» **Task goal**
An acceptable response holds only the line containing "scientific name: Apteryx" and every line after it to the end of the records, each reproduced exactly.

(Collected data entries)
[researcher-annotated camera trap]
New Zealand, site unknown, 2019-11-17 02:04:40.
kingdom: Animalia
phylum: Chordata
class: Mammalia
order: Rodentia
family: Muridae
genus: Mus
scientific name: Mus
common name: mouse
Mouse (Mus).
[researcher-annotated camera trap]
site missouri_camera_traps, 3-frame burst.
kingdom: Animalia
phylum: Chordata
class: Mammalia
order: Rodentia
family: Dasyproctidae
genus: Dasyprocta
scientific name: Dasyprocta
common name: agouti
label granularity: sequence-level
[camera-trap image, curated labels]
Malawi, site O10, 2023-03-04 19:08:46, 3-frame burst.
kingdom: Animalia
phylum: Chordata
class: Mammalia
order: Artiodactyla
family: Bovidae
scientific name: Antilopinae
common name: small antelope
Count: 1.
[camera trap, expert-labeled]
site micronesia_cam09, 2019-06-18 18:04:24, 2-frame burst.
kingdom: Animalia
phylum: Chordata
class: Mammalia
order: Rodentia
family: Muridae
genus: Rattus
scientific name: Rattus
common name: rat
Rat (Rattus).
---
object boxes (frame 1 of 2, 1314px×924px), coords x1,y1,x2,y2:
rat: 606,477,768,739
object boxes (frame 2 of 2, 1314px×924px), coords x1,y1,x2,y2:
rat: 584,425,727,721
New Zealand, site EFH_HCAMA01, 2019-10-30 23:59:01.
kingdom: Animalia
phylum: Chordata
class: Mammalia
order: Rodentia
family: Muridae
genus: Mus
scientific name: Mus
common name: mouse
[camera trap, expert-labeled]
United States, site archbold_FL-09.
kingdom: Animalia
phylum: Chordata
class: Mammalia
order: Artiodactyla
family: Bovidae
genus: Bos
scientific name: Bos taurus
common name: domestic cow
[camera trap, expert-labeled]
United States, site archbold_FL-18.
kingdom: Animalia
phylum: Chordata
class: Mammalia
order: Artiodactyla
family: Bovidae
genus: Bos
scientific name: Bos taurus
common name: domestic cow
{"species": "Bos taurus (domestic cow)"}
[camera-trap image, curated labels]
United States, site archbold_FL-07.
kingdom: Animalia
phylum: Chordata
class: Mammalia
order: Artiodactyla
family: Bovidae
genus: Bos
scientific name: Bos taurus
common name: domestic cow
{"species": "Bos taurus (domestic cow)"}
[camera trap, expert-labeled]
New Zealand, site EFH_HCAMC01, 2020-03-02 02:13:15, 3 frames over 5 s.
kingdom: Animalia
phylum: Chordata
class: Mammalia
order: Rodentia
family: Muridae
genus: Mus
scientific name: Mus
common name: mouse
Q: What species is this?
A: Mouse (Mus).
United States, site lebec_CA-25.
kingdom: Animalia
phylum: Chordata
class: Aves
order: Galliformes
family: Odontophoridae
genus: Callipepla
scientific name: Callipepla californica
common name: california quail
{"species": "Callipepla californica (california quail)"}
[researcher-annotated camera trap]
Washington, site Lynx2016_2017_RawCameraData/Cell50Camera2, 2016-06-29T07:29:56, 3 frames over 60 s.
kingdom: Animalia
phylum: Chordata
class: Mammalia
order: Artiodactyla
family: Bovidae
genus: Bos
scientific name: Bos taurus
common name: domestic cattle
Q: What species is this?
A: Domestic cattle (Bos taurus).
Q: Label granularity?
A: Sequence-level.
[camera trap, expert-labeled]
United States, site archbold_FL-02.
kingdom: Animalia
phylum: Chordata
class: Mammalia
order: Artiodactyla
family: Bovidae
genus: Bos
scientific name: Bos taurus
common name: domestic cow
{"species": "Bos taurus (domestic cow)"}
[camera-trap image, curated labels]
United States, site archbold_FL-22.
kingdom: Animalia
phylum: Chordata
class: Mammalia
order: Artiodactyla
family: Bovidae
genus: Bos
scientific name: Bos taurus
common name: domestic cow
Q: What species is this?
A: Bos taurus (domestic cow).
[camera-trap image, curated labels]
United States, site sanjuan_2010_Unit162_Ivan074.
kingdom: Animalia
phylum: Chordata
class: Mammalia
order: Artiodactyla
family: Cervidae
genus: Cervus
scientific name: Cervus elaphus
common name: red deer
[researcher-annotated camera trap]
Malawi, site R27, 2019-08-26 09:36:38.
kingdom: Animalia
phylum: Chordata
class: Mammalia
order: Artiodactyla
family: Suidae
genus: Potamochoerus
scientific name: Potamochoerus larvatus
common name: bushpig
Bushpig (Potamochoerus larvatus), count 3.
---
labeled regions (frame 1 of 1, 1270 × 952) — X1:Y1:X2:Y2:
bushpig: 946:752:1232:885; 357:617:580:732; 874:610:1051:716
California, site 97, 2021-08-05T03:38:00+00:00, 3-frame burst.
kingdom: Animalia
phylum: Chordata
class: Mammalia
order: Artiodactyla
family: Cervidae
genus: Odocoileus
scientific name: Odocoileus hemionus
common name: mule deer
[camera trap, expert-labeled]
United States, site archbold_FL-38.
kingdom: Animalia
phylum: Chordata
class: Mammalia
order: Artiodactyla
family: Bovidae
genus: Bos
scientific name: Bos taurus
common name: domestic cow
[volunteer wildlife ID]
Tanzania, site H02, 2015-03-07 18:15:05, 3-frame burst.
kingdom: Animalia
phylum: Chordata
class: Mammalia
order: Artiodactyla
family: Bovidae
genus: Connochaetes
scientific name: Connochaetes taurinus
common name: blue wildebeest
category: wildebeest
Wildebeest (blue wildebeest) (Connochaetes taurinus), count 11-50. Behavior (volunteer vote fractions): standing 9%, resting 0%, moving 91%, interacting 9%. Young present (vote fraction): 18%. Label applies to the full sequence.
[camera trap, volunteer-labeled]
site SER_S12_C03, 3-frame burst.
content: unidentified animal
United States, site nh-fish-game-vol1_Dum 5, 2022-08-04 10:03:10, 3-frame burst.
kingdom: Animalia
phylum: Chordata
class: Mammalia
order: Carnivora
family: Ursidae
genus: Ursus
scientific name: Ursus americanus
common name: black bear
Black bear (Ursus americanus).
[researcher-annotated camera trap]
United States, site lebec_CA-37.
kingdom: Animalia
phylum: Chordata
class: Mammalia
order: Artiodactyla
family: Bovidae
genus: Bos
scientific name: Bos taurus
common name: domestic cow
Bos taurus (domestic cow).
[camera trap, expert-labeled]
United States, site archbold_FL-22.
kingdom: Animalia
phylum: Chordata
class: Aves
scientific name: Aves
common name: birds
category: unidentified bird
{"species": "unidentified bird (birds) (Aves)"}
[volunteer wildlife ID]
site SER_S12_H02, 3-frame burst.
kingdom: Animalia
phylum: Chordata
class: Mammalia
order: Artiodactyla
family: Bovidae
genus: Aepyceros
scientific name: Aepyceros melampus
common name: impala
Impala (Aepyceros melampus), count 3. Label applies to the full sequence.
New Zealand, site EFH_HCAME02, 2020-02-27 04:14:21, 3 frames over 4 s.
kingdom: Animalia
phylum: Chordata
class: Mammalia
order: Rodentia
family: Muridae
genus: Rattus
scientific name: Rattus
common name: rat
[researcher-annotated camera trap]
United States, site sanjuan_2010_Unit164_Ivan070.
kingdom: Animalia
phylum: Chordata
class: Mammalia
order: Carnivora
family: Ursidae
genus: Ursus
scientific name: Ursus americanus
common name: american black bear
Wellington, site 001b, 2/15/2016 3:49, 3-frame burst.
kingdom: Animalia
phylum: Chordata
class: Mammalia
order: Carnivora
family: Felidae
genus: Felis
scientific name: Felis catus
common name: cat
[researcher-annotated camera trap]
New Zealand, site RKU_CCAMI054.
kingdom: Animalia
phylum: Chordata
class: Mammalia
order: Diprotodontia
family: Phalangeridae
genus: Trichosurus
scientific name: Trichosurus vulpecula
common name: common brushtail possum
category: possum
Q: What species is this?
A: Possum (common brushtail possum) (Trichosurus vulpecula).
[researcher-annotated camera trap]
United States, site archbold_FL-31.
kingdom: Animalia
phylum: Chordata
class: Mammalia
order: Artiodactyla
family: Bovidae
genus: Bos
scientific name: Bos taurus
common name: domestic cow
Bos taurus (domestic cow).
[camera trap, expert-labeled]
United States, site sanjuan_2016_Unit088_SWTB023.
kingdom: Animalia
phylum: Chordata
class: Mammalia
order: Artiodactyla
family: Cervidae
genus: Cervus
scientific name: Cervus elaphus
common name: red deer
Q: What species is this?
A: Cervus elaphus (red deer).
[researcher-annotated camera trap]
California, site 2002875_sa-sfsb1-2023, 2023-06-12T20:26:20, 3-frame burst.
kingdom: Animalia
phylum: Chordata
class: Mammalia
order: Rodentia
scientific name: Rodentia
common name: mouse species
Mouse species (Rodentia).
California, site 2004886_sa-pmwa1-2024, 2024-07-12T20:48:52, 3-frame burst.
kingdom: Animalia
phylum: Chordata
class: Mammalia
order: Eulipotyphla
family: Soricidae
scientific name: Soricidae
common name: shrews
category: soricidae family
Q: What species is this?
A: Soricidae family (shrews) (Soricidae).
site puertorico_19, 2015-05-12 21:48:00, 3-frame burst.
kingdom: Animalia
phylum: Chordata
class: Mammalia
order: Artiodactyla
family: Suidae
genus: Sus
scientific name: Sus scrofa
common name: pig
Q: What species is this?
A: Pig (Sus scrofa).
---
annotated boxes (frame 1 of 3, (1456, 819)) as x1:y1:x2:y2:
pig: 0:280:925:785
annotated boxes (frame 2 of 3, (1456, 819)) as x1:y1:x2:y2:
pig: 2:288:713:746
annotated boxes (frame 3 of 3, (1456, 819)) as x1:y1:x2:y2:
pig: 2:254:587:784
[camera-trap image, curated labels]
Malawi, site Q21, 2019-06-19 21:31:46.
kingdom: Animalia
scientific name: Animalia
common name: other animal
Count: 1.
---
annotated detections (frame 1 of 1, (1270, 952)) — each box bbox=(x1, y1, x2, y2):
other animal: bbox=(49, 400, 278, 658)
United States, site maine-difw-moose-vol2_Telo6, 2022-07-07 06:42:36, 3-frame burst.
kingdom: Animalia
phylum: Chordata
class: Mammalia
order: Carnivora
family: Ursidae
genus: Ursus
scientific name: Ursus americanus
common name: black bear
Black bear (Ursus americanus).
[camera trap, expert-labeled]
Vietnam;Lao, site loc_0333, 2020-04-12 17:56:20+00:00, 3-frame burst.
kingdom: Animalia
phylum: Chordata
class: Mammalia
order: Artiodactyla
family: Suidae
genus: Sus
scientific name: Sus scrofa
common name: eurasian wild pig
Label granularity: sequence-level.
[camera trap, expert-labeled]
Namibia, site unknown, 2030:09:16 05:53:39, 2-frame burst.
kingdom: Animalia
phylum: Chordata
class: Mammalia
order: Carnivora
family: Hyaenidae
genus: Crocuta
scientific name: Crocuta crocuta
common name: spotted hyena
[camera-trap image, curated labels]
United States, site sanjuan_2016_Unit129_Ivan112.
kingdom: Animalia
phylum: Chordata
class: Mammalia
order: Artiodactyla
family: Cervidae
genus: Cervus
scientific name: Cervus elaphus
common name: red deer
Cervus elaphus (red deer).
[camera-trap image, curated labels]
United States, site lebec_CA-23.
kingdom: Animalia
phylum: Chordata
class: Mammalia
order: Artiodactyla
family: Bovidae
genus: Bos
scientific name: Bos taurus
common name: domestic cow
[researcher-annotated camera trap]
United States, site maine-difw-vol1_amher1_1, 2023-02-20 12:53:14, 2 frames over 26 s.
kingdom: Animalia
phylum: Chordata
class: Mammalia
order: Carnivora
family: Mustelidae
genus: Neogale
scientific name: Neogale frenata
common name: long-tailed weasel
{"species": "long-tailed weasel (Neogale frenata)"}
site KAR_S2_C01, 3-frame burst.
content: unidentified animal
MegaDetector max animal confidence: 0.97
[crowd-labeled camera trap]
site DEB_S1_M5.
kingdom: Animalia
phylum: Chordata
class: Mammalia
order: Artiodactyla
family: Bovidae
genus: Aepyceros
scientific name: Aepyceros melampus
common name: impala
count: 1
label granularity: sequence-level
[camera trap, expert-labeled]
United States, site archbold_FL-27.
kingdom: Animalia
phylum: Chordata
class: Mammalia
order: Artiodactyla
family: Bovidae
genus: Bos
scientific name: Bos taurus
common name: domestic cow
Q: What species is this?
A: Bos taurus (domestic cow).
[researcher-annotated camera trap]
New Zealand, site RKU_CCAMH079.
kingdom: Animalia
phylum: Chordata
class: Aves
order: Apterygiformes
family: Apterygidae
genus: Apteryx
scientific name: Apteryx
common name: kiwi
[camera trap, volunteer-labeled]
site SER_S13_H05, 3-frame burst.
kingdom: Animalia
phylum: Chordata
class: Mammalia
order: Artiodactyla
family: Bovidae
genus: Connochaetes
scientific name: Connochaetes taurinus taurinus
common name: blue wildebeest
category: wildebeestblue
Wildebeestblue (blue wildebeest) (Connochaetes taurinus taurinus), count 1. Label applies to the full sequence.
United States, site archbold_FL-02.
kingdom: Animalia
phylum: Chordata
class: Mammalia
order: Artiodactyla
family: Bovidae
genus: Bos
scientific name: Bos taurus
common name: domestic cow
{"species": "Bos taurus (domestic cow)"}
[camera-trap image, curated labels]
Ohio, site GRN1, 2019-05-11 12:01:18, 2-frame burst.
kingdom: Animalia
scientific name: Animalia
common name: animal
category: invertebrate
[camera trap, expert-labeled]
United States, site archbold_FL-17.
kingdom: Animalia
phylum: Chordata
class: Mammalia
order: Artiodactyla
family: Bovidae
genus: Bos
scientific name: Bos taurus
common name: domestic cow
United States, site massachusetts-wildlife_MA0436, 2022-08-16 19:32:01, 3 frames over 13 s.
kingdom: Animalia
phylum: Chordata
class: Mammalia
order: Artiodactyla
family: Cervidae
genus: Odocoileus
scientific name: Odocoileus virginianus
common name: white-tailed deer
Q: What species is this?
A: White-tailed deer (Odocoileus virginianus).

» **Answer for this exercise**
scientific name: Apteryx
common name: kiwi
[camera trap, volunteer-labeled]
site SER_S13_H05, 3-frame burst.
kingdom: Animalia
phylum: Chordata
class: Mammalia
order: Artiodactyla
family: Bovidae
genus: Connochaetes
scientific name: Connochaetes taurinus taurinus
common name: blue wildebeest
category: wildebeestblue
Wildebeestblue (blue wildebeest) (Connochaetes taurinus taurinus), count 1. Label applies to the full sequence.
United States, site archbold_FL-02.
kingdom: Animalia
phylum: Chordata
class: Mammalia
order: Artiodactyla
family: Bovidae
genus: Bos
scientific name: Bos taurus
common name: domestic cow
{"species": "Bos taurus (domestic cow)"}
[camera-trap image, curated labels]
Ohio, site GRN1, 2019-05-11 12:01:18, 2-frame burst.
kingdom: Animalia
scientific name: Animalia
common name: animal
category: invertebrate
[camera trap, expert-labeled]
United States, site archbold_FL-17.
kingdom: Animalia
phylum: Chordata
class: Mammalia
order: Artiodactyla
family: Bovidae
genus: Bos
scientific name: Bos taurus
common name: domestic cow
United States, site massachusetts-wildlife_MA0436, 2022-08-16 19:32:01, 3 frames over 13 s.
kingdom: Animalia
phylum: Chordata
class: Mammalia
order: Artiodactyla
family: Cervidae
genus: Odocoileus
scientific name: Odocoileus virginianus
common name: white-tailed deer
Q: What species is this?
A: White-tailed deer (Odocoileus virginianus).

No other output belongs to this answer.